#### What you will do:
Reproduce the material exactly, omitting nothing.

· · · · ·

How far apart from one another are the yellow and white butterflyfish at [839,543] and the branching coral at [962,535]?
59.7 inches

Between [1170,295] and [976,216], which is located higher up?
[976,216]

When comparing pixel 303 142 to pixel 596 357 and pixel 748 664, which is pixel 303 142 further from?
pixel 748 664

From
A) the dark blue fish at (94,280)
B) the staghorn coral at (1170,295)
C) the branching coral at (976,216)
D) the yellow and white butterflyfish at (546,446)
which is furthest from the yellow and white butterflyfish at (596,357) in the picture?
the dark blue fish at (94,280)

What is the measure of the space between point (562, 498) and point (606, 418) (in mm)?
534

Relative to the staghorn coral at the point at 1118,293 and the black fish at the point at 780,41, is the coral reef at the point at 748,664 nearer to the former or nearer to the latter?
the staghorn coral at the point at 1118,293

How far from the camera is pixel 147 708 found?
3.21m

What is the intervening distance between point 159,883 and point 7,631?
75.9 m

· · · · ·

#### Solution to this problem:
How far apart from one another are the yellow and white butterflyfish at [839,543] and the branching coral at [962,535]?
59.7 inches

Between [1170,295] and [976,216], which is located higher up?
[976,216]

When comparing pixel 303 142 to pixel 596 357 and pixel 748 664, which is pixel 303 142 further from?
pixel 748 664

From
A) the dark blue fish at (94,280)
B) the staghorn coral at (1170,295)
C) the branching coral at (976,216)
D) the yellow and white butterflyfish at (546,446)
which is furthest from the yellow and white butterflyfish at (596,357) in the picture?
the dark blue fish at (94,280)

What is the measure of the space between point (562, 498) and point (606, 418) (in mm)?
534

Relative to the staghorn coral at the point at 1118,293 and the black fish at the point at 780,41, is the coral reef at the point at 748,664 nearer to the former or nearer to the latter?
the staghorn coral at the point at 1118,293

How far from the camera is pixel 147 708 found?
3.21m

What is the intervening distance between point 159,883 and point 7,631?
75.9 m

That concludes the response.